Professionalism is a priority for us and we work closely with international colleagues in the areas of surtitling and translation, such as Transfiction, Subtext in Zürich, Werkhuis in Brussels and Panthea in Berlin. We are members of the theatre translators network Drama Panorama and also work with speakers, interpreters and actors.
Dr. Yvonne Griesel
Managing director & coordination, translator into German
Born in Geneva, surtitler, translator, interpreter, author and editor. Founder of SPRACH>SPIEL, which is specialised in translating foreign-language productions for festivals and touring productions. She works for many theatres including the Münchner Kammerspiele, the Ruhrtriennale, Theater der Welt, the Volksbühne and Augenblickmal Festival. She translates for publishing houses such as Henschel Schauspiel, Rowohlt Verlag, Alexander Verlag and Theater der Zeit from Russian and French into German. She has a diploma in Interpreting for Russian and French and completed a PhD on surtitling in theatre at the Humboldt University Berlin, where she was also a lecturer for many years. Publications include: Die Inszenierung als Translat, Welttheater verstehen, Getting Across (ITI Yearbook) as well as many articles in international publications. She is a founding member of Drama Panorama and a member of the executive committee of the ITI Germany.
Dr. Anna Galt
Translator into English and editing
Dr Anna Galt is a freelance editor and translator from German into English. Born in Dublin, Ireland, where she studied German, English (BA) and Literary Translation (MPhil) at Trinity College. In 2012, she graduated with a PhD in Theatre Studies (Trinity College and FU Berlin). From 2012-2015, she worked with Aufbruch prison theatre, first as an assistant director then as a dramaturge. She has been a freelance translator of literature, academic texts, film and theatre, mainly in the area of surtitling since 2007. Since 2012, she has translated the surtitles for a large number of German productions into English, including for the Münchner Kammerspiele, the Deutsche Oper Berlin, die Schaubühne, Theater der Welt, Theaterformen, the Maxim-Gorki-Theater, the Deutsche Theater Berlin and the Thalia Theater. Her translation of Hartmut Böhme’s Fetishism and Culture was published by de Gruyter in 2014. In 2020, she received an Extensiv-Initiativ grant from the DÜF for the translation of an anthology of Yael Ronen plays published by Henschel Schauspiel. She is a member of the executive committee of Drama Panorama.

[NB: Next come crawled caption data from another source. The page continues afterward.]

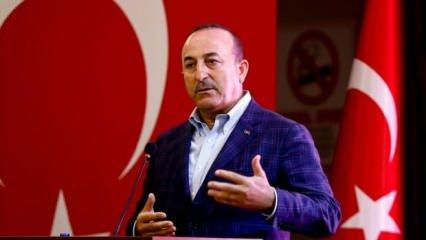 Dışişleri Bakanı Çavuşoğlu Yunanistan'a çok sert tepki: Sahada da masada da göstereceğiz!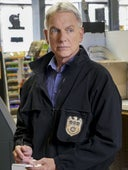 NCIS, Season 14 Episode 7 image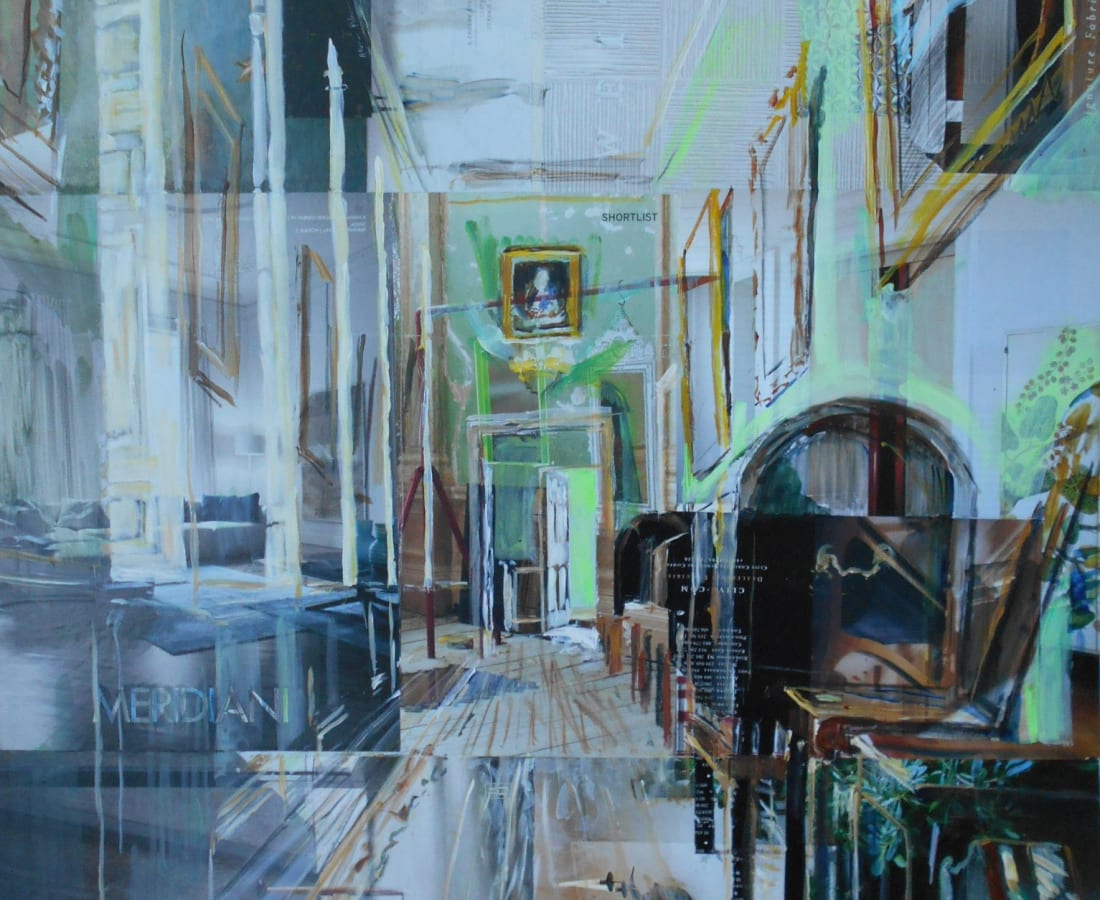 Alison Pullen, South Corridor, Osterley Park House, 2018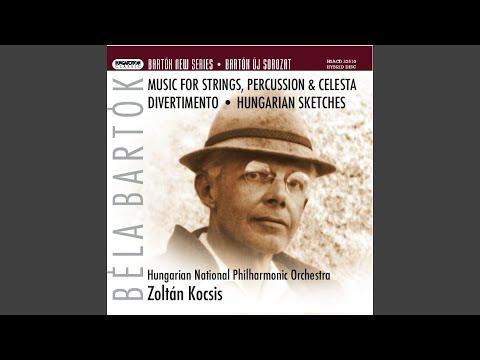 Hungarian Sketches For Orchestra: V. Swineherd's Dance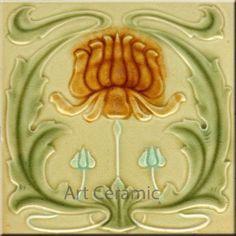 Art Nouveau Reproduction Decorative Ceramic Tile 6 X 6 inches #00556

Translator into French and English
Kate McNaughton is a writer and translator. She was born in Paris in 1978 and grew up there; her parents are British, which allowed her to grow up bilingually and encouraged a somewhat confused cultural identity. Her debut novel, How I Lose You, was published in 2018 in the UK and France. She is currently writing her second novel, alongside her work as a freelance translator. She mainly translates surtitles for plays; she has translated plays for theatres including the Schaubühne, the Deutsche Theater, the Berliner Ensemble and the Maxim-Gorki-Theater.